Excerpted passage:
Start of Block

Here\'s my Wubba- - now play with- me!!
 
 
Barked: Fri Apr 16, '10 7:37pm PST 
I'm with Savannah, I've seen way too many people "bash" others if they don't do certain things or have certain things for their dog(s). In fact, I've seen quite a few unhelpful and insulting comments, with little or no advice or support given. I've stepped in and said something a few times but I've found that sometimes it's just too stressful because it really upsets me to see people truly come here looking for advice and get trashed instead. It's why I stalk far more than I post, though I hardly even stalk anymore. I could rant for a good hour on this subject. And you're right, Savannah, people jump to conclusions, don't read the entire post, and react to things that aren't even written or that they assume about the person/situation.

End of Block

Dataset extract:
Start of Block

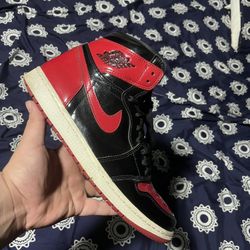 Jordan Patent Bred 1 Size 10.5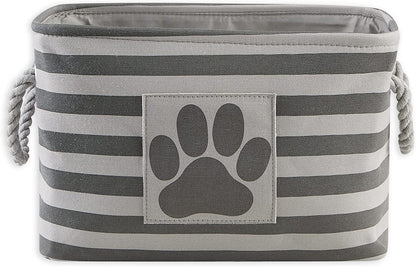 Striped Paw Storage Bin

End of Block

Reproduce word for word the stretch of the forum post about people bashing others from "Barked: Fri Apr" through "about the person/situation.".

Answer for this exercise:
Barked: Fri Apr 16, '10 7:37pm PST 
I'm with Savannah, I've seen way too many people "bash" others if they don't do certain things or have certain things for their dog(s). In fact, I've seen quite a few unhelpful and insulting comments, with little or no advice or support given. I've stepped in and said something a few times but I've found that sometimes it's just too stressful because it really upsets me to see people truly come here looking for advice and get trashed instead. It's why I stalk far more than I post, though I hardly even stalk anymore. I could rant for a good hour on this subject. And you're right, Savannah, people jump to conclusions, don't read the entire post, and react to things that aren't even written or that they assume about the person/situation.